Radio Aktual
- Slovenia;

Programming
- Language: Slovenian
- Format: popular music

History
- First air date: 2008

Links
- Website: radioaktual.si

= Radio Aktual =

Radio Aktual is a Slovenian radio station that has been broadcasting since 1 January 2008 on the frequencies of the former Radio Glas Ljubljane. The station primarily broadcasts Croatian popular music, along with a selection of regional and international hits, targeting a broad audience across Slovenia.

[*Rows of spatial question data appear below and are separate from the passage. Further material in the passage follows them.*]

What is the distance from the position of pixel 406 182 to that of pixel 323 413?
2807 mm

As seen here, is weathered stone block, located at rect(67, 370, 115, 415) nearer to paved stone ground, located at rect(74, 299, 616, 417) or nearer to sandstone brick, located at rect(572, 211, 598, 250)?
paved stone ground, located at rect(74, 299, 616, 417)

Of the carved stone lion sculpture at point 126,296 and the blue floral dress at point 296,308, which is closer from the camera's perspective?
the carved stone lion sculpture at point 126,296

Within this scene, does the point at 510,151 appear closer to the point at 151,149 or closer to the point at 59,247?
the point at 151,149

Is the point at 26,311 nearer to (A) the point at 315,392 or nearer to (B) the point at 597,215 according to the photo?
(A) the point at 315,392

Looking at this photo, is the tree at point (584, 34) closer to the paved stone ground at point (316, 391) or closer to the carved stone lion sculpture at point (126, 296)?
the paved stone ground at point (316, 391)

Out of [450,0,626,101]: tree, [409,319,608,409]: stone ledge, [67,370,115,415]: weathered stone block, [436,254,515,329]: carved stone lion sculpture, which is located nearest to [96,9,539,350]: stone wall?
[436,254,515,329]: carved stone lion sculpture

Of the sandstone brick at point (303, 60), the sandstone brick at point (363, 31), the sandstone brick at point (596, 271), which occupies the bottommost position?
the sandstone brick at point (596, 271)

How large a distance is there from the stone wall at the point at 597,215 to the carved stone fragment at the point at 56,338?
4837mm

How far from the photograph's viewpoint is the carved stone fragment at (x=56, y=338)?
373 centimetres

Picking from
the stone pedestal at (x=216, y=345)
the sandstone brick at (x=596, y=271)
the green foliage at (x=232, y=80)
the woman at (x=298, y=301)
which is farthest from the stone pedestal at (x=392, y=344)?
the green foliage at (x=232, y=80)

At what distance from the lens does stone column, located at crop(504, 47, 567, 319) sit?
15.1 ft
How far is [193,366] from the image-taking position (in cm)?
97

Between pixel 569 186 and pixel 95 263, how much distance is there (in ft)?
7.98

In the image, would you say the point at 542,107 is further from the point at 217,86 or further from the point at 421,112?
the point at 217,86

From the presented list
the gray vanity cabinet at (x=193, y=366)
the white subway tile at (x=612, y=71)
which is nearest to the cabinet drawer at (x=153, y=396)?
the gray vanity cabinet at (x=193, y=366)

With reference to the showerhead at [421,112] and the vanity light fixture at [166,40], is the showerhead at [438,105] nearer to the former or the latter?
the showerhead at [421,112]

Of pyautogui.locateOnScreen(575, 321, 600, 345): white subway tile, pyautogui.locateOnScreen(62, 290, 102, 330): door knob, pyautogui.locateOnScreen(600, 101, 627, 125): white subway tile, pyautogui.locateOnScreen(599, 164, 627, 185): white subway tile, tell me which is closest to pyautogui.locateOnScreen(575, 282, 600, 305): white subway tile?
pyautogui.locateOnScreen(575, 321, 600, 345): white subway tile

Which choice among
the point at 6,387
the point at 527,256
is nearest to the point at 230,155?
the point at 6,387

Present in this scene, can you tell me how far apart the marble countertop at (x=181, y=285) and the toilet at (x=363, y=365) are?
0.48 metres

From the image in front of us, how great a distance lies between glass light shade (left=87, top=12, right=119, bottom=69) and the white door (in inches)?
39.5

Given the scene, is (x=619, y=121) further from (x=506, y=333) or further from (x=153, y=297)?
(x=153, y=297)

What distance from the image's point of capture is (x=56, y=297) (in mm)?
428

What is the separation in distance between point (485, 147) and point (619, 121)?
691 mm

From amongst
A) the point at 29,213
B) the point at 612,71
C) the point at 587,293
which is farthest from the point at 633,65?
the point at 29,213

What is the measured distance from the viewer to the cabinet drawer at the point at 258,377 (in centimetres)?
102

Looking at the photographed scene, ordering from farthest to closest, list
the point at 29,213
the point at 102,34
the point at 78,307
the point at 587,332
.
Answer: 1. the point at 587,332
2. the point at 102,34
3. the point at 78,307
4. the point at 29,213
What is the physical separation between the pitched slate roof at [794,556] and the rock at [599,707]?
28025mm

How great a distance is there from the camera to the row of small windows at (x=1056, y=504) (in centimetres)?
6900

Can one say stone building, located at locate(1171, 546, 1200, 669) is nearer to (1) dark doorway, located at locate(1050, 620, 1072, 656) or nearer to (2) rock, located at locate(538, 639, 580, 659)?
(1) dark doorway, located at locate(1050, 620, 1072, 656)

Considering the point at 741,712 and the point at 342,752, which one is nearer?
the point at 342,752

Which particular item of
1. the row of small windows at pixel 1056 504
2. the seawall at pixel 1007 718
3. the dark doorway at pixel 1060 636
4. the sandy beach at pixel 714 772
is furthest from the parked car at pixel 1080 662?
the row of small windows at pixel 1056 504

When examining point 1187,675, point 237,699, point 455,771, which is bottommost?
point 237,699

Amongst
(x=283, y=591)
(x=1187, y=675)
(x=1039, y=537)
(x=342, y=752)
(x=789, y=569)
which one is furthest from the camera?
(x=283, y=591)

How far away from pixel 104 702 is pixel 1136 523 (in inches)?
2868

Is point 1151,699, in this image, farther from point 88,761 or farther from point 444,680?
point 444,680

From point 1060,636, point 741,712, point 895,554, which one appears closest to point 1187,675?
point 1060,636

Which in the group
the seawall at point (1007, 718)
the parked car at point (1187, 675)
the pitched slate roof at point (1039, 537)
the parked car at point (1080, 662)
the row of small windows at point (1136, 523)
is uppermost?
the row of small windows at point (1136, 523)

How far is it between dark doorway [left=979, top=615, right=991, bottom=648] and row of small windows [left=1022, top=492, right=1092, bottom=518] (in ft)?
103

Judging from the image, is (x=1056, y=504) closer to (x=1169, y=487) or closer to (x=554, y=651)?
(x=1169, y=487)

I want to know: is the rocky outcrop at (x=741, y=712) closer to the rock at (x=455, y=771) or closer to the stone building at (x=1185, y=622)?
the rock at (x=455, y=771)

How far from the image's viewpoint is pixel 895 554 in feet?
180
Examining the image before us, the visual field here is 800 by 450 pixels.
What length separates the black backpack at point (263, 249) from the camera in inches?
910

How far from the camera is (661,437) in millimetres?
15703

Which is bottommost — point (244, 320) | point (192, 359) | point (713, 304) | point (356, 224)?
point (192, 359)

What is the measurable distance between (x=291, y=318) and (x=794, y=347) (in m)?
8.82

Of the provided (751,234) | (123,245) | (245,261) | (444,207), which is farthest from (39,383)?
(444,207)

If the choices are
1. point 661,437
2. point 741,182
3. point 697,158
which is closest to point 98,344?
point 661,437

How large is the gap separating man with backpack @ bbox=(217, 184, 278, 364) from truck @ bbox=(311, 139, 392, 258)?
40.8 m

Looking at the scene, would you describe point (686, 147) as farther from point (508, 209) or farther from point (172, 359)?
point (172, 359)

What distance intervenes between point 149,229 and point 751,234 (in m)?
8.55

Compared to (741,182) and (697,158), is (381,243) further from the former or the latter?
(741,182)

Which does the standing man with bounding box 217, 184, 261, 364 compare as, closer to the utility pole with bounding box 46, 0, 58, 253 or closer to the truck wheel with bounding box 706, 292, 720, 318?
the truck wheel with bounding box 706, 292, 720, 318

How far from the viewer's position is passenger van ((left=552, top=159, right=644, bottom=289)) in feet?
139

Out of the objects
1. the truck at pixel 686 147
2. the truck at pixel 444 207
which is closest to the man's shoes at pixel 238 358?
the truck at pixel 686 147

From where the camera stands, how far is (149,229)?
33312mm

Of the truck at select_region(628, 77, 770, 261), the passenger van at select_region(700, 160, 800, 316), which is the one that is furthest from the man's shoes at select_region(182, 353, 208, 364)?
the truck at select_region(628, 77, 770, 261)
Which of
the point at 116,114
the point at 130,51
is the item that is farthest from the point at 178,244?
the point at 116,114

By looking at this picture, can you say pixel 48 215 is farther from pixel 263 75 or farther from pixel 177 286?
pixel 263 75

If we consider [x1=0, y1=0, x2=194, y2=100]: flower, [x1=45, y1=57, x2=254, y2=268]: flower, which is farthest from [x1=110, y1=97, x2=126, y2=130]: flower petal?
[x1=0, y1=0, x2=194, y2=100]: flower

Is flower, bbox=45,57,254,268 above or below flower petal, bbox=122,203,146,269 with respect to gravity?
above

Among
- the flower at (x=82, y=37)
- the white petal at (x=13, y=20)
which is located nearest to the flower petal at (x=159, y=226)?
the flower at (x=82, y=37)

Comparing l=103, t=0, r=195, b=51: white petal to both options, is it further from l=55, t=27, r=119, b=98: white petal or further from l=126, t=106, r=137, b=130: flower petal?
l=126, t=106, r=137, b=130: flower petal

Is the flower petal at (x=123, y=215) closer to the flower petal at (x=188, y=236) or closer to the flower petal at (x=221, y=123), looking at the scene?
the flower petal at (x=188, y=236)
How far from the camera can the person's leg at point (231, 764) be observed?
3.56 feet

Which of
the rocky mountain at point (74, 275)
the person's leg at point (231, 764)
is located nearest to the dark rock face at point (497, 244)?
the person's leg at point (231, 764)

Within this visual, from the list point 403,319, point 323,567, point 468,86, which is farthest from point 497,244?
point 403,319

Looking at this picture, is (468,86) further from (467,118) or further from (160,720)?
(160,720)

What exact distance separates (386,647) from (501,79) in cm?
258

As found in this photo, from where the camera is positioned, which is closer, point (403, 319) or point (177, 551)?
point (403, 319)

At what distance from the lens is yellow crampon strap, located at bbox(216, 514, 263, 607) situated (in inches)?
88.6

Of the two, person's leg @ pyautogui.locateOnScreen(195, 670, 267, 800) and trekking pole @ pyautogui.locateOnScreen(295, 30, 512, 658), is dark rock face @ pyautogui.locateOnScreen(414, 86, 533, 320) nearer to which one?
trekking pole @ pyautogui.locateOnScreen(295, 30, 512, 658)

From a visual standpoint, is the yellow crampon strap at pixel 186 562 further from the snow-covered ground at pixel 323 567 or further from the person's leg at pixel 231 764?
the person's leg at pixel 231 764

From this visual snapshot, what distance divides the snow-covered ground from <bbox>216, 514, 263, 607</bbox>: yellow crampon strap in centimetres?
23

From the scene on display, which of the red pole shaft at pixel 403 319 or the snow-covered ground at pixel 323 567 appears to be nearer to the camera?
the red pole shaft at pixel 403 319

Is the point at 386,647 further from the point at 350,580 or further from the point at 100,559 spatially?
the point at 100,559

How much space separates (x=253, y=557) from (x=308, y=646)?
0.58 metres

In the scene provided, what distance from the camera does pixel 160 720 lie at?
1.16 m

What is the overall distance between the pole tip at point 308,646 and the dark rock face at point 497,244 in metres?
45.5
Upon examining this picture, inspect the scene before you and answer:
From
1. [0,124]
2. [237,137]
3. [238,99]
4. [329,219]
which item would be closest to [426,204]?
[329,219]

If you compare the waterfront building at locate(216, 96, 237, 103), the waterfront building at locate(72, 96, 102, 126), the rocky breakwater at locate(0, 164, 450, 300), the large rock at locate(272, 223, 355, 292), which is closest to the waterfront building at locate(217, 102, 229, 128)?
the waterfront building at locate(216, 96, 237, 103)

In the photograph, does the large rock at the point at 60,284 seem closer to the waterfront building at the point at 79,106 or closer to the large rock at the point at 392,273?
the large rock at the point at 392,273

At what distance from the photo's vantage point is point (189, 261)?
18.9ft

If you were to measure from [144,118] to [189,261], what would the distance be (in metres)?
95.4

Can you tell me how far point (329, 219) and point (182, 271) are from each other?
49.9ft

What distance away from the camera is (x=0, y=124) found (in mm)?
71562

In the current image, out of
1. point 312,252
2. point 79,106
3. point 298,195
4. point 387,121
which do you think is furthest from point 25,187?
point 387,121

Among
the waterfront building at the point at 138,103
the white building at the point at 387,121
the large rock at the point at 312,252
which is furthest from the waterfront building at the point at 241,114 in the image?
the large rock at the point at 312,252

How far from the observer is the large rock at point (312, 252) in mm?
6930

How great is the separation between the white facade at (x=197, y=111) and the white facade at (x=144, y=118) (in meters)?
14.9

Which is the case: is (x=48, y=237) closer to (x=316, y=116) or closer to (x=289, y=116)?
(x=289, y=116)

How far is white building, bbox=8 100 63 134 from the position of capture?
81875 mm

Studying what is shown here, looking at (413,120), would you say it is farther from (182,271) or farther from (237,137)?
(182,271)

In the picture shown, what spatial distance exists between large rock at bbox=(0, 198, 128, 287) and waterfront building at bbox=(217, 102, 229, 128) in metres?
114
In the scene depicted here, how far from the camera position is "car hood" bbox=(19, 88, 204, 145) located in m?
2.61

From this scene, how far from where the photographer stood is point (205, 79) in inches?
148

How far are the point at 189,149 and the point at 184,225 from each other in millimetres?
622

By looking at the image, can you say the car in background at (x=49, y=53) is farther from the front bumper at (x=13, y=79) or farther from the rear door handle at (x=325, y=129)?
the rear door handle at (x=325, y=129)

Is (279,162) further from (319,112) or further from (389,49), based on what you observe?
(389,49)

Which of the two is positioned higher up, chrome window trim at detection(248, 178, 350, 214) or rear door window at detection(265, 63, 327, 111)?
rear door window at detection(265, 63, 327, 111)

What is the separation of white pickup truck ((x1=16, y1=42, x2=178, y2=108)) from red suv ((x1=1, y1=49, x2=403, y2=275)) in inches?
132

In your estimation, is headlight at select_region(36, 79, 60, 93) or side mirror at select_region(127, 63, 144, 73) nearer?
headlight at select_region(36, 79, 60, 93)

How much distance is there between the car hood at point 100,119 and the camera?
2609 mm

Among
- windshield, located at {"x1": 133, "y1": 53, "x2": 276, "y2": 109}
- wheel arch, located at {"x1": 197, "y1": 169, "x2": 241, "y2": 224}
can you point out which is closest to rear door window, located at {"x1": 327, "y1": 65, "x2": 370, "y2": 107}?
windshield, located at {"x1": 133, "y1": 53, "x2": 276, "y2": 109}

From January 2008 to August 2009, the main radio host of Radio Aktual was Matej Špehar – Racman, who was brought in by the station’s owners from Radio Hit, while most of the remaining team stayed from the former station.

== Audience ==
According to research by the Directorate for Media at the Ministry of Culture of the Republic of Slovenia, Radio Aktual was the fifth most-listened-to radio station in Slovenia in 2013. After Matej Špehar stepped down from his editorial role, the station adjusted its music programming format and became a 24-hour live radio service. Over the years, it consistently ranked among the top three radio stations, and in 2023 it surpassed 300,000 listeners, becoming the first radio station in Slovenia to reach this milestone.

== Ownership ==
The station operates under the Media 24 group, owned by Martin Odlazek. The group is known for its extensive media portfolio in Slovenia, including print, radio, and digital platforms.

== Television ==
Since 13 March 2023, a television channel titled Aktual TV has also been operating, broadcasting from Monday to Friday between 6:00 and 20:00. The channel complements the radio program with music, entertainment, and lifestyle content.

== Frequencies ==

Central Slovenia: 100.2 MHz

Styria: 104.8 MHz

Littoral: 102.4; 102.8; 98.4 and 92.6 MHz

Lower Carniola, Posavje, Bela Krajina (Aktual Studio D): 103.0 MHz

Zasavje (Aktual Kum): 98.1 MHz

DAB+: 215.072 MHz (MUX R1)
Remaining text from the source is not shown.